- **EXERCISE DIRECTIONS**:
Copy out only the entries from the line containing "Which does (34,14)" through the line containing "[44,43] < [12,38] < [1,28] < [32,18]", changing "ordering" to "sequence" and leaving everything else the same.

- **PROVIDED DATA**:

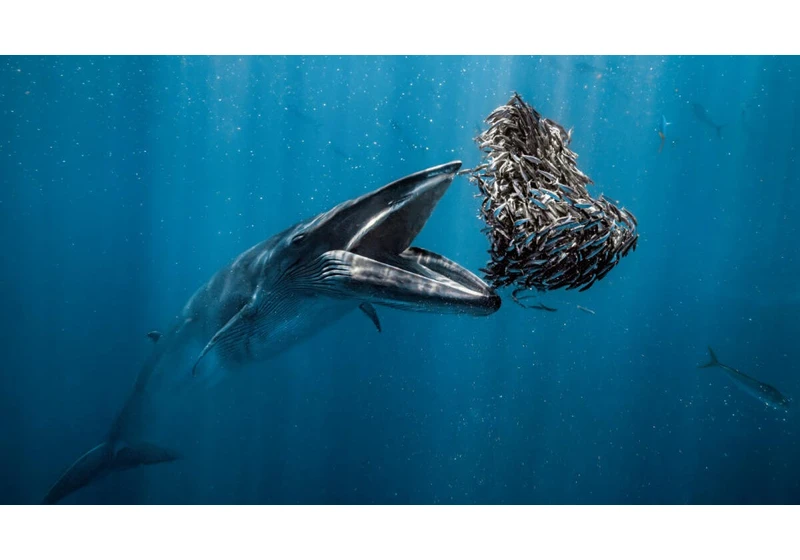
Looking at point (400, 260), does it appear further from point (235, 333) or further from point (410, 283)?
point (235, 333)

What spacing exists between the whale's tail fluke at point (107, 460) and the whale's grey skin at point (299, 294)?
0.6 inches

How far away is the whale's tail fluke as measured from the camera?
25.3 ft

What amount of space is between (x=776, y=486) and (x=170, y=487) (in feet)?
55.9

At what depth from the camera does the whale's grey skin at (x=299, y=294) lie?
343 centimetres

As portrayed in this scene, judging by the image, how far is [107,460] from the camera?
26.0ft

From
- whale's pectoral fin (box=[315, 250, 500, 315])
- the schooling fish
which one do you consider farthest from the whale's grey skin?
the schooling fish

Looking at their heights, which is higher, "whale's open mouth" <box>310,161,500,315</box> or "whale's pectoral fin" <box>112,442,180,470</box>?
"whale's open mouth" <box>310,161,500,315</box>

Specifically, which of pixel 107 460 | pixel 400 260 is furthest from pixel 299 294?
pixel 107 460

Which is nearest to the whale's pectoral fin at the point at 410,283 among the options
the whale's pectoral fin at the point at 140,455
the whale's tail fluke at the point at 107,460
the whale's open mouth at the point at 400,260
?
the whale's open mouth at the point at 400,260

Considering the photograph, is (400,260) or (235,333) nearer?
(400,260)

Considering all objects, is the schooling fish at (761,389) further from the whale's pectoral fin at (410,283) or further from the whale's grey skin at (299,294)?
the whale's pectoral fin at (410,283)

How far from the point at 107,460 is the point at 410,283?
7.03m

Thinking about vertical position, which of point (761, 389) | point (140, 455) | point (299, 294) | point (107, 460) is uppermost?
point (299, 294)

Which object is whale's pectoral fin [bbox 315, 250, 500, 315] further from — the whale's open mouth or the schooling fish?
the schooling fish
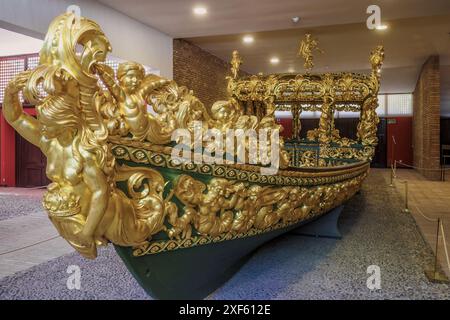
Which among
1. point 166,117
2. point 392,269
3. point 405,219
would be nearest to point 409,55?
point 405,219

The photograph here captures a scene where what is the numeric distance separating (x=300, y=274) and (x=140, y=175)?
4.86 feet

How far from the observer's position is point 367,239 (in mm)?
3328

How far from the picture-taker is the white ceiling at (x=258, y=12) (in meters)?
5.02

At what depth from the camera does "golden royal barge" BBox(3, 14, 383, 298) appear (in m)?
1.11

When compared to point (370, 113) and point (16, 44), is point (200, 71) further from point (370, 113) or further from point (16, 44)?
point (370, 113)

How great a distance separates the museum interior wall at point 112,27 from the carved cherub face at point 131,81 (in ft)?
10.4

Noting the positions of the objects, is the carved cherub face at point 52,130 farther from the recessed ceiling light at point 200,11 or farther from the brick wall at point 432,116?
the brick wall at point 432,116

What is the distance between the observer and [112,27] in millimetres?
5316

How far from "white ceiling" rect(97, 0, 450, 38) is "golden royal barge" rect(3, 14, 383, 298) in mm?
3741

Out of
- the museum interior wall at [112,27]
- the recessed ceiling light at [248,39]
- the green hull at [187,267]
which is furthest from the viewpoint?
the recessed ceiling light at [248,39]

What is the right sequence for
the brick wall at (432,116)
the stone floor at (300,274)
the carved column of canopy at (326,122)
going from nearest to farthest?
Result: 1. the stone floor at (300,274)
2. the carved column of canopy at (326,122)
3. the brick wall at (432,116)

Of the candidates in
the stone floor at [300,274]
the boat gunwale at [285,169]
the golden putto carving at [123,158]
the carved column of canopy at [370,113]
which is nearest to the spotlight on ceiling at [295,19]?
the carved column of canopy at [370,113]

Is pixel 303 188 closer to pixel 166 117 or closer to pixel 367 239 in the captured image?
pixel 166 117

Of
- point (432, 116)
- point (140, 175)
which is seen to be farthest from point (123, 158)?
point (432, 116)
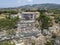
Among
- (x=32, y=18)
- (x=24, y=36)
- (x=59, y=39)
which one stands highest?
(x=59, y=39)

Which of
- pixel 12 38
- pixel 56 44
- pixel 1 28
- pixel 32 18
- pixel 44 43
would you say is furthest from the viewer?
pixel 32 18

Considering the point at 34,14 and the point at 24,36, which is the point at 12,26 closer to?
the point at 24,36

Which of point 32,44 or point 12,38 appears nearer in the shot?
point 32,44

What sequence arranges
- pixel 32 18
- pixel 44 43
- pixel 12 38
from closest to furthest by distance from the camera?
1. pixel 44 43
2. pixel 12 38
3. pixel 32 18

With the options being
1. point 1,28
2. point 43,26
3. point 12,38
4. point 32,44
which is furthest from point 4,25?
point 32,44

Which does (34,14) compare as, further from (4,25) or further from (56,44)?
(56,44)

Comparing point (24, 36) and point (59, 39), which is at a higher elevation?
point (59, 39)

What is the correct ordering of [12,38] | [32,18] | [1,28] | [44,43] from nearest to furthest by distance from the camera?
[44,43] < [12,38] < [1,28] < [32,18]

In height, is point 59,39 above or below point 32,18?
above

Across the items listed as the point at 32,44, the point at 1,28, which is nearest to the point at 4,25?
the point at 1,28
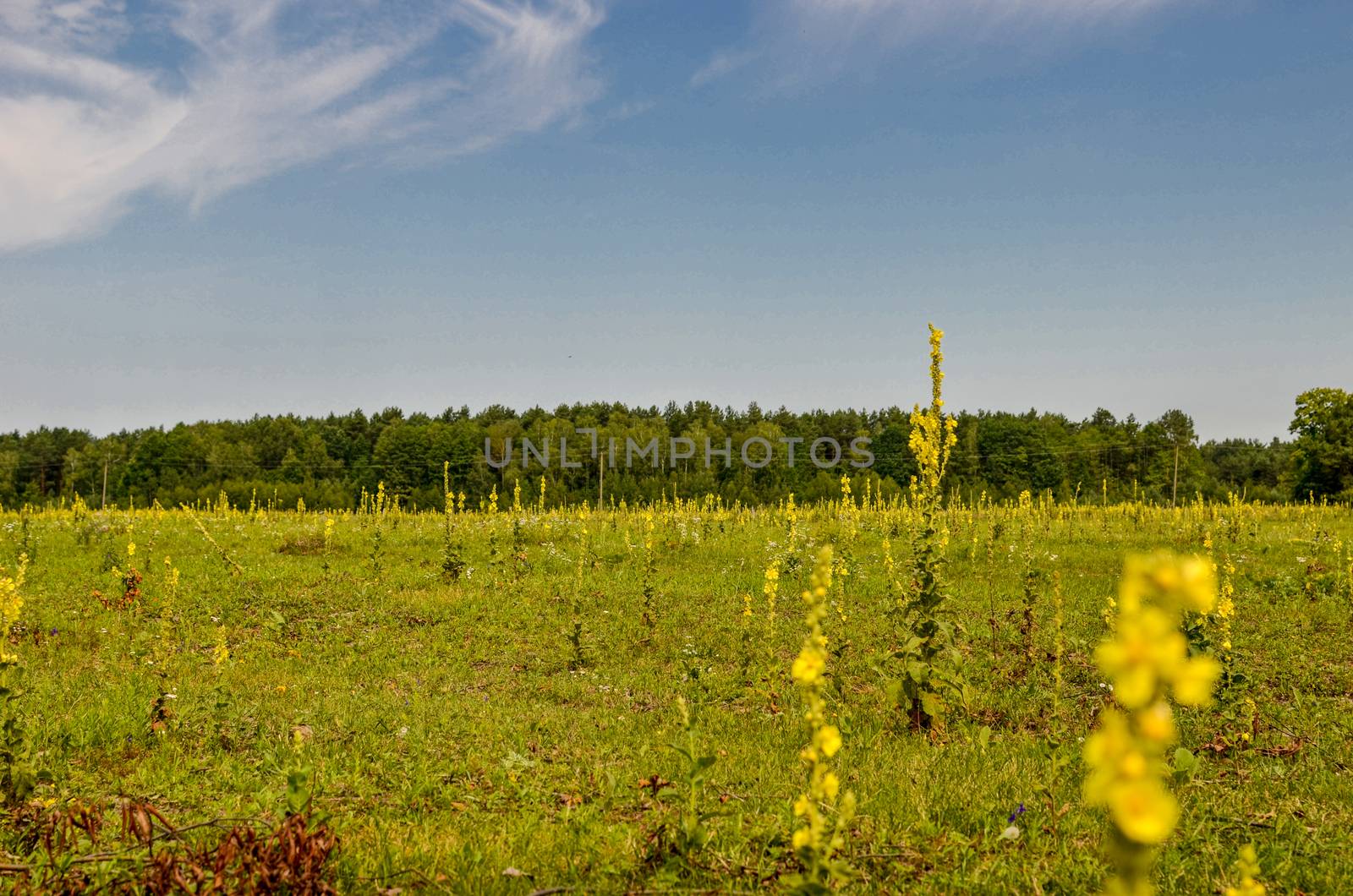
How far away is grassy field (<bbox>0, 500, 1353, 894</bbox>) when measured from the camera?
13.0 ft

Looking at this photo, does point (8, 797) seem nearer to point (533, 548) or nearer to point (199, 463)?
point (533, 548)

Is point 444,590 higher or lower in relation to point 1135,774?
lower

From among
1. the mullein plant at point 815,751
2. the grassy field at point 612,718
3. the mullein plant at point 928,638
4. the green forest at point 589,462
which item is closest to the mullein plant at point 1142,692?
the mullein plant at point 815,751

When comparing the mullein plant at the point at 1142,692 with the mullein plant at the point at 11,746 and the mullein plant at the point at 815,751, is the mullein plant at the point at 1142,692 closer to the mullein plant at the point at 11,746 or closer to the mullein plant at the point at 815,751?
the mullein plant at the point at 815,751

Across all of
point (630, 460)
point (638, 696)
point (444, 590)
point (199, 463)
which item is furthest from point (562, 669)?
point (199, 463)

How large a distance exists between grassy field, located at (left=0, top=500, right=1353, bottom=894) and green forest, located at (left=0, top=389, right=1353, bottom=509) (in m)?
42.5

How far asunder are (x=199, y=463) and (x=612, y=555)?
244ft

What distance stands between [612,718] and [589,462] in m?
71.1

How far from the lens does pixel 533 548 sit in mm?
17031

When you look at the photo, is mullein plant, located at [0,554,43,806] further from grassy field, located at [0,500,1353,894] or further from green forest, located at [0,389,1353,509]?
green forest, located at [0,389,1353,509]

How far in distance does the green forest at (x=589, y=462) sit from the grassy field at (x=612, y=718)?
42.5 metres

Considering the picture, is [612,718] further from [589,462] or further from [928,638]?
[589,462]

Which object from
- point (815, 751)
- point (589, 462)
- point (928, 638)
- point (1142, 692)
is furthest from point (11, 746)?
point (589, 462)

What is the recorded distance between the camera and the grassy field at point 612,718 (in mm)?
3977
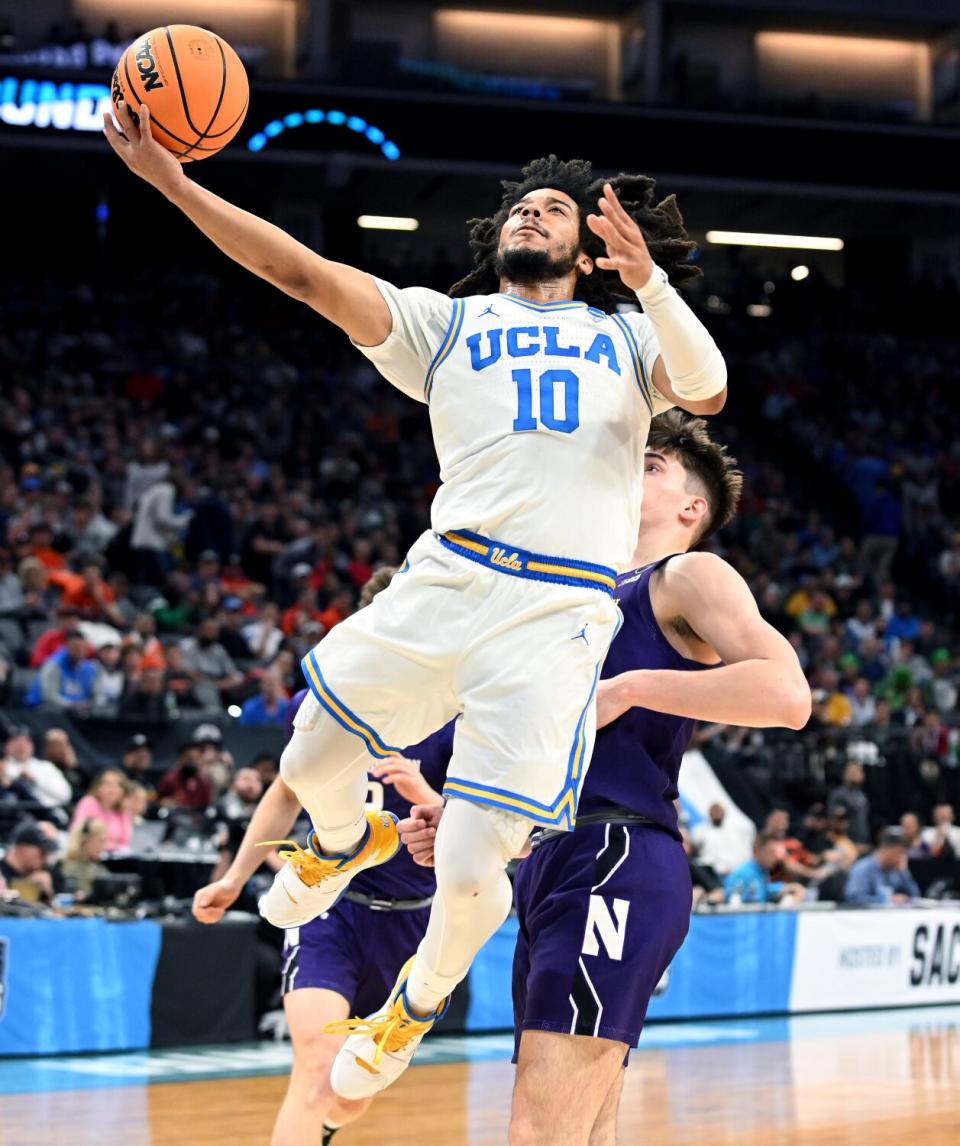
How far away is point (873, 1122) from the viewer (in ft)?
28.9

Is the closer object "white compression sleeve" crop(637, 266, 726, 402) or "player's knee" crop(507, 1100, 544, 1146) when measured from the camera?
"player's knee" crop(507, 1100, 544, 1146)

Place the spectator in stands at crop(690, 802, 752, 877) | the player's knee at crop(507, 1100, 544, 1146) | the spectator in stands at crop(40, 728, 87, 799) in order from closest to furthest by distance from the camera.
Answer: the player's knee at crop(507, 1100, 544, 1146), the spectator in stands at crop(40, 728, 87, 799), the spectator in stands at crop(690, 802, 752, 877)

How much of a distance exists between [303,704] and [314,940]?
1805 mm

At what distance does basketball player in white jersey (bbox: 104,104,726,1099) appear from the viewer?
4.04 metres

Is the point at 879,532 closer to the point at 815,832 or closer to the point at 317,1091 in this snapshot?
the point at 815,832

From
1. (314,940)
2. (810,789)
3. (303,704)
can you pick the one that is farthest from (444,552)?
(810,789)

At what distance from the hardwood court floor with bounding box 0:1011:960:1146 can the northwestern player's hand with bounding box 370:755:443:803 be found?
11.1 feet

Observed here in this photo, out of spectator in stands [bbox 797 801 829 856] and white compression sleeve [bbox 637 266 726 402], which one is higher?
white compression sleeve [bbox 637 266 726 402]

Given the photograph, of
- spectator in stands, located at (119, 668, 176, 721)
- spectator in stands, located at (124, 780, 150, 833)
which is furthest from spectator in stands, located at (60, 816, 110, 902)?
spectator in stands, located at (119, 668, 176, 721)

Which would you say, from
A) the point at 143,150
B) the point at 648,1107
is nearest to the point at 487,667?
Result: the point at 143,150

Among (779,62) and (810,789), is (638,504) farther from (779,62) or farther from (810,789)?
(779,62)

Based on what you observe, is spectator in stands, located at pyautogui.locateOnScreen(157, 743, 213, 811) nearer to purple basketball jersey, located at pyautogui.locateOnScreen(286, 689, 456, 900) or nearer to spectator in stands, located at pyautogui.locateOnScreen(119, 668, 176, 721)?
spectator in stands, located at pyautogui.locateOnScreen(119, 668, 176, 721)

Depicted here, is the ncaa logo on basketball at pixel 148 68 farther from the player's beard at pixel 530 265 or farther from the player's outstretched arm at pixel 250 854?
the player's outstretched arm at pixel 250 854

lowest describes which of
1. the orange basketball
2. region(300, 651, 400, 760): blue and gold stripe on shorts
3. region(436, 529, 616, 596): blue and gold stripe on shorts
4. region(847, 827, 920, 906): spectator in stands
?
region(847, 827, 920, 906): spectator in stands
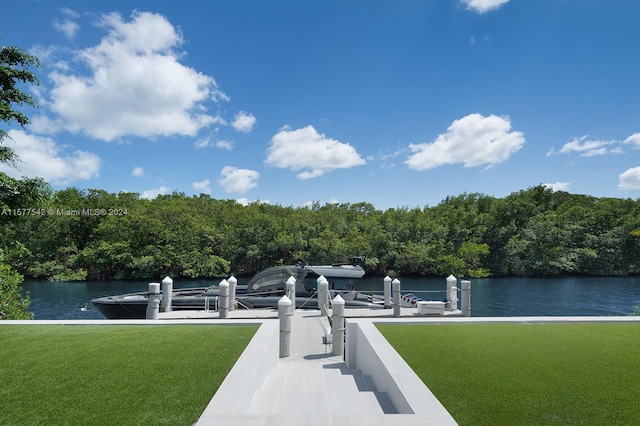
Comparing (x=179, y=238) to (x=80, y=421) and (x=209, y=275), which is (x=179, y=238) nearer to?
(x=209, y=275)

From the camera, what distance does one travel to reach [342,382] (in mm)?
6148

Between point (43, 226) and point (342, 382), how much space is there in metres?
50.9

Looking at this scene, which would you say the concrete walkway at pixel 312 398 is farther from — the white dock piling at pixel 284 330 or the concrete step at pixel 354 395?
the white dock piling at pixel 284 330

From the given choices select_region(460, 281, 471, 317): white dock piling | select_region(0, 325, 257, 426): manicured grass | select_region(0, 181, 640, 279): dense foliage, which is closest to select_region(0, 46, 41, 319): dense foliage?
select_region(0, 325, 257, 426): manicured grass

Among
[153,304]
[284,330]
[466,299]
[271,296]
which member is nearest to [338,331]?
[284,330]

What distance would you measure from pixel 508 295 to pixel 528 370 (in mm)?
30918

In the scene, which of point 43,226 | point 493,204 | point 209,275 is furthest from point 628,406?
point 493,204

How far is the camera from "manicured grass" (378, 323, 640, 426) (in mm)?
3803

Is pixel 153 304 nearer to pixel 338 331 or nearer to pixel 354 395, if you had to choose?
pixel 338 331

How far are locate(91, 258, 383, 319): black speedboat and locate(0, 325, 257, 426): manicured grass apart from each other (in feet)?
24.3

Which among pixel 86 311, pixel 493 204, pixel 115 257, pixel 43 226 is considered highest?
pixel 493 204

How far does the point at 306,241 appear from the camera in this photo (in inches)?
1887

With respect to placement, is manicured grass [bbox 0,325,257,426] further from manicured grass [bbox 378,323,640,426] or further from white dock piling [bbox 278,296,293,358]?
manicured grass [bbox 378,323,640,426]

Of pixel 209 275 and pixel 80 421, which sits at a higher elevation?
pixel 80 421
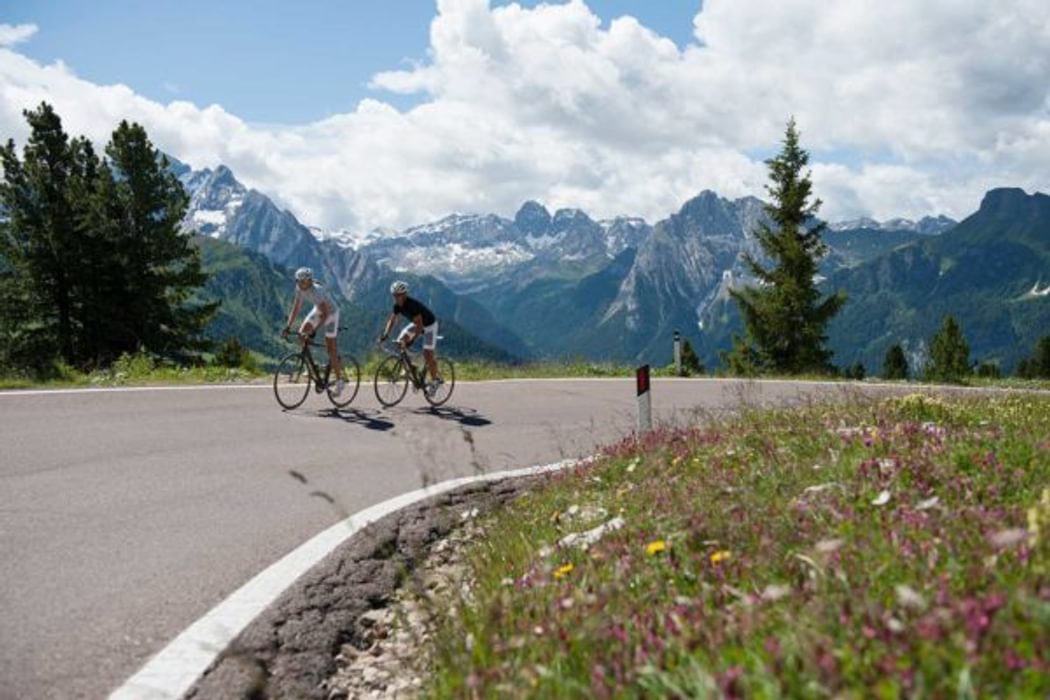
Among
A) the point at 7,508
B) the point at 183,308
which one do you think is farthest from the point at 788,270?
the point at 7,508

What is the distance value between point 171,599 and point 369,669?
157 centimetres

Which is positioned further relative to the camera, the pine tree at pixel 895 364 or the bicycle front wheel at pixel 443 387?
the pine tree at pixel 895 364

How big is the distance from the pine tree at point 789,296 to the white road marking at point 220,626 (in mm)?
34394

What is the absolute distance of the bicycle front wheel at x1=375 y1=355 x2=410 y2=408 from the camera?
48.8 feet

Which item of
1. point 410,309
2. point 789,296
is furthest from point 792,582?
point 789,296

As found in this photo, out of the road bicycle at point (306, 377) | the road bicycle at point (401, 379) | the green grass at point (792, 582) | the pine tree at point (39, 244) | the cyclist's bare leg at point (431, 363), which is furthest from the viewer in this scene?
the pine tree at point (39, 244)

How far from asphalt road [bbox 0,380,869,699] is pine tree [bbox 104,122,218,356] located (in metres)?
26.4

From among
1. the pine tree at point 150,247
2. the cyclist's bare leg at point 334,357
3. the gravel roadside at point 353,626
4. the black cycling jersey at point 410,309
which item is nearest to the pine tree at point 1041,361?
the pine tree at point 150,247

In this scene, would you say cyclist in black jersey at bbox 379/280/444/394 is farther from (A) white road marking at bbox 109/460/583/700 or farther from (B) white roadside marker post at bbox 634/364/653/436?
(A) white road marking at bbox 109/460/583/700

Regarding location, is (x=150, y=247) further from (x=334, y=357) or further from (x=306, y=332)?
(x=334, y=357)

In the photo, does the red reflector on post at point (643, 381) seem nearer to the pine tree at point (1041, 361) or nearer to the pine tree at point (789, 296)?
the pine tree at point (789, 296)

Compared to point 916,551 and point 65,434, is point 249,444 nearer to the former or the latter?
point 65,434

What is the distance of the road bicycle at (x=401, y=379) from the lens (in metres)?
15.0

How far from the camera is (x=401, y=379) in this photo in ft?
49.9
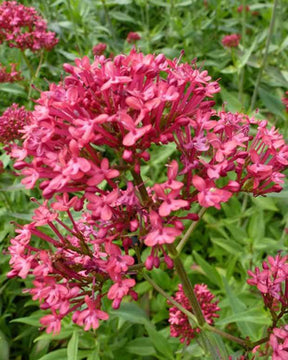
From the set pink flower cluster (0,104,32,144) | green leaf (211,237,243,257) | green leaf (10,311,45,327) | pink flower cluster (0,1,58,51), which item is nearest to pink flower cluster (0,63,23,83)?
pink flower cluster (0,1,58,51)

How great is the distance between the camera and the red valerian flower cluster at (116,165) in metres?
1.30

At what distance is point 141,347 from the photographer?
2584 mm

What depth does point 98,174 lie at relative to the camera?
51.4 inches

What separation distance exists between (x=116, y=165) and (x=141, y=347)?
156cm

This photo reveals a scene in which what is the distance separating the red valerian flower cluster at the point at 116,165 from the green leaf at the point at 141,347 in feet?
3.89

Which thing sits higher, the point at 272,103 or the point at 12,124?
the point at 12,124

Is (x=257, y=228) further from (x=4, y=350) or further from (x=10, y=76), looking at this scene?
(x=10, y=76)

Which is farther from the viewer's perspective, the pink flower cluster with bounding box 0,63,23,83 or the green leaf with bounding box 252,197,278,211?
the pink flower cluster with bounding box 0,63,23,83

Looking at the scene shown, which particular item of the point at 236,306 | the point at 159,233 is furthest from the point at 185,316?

- **THE ANSWER**:
Which does (34,14) compare as, further from (4,25) or further from (56,44)?
(56,44)

Comparing point (24, 36) and point (59, 39), which is at a higher elevation?
point (59, 39)

What is the correct sequence of [12,38] | [32,18] | [1,28] | [44,43] from nearest to furthest by distance from the camera?
[44,43] < [12,38] < [1,28] < [32,18]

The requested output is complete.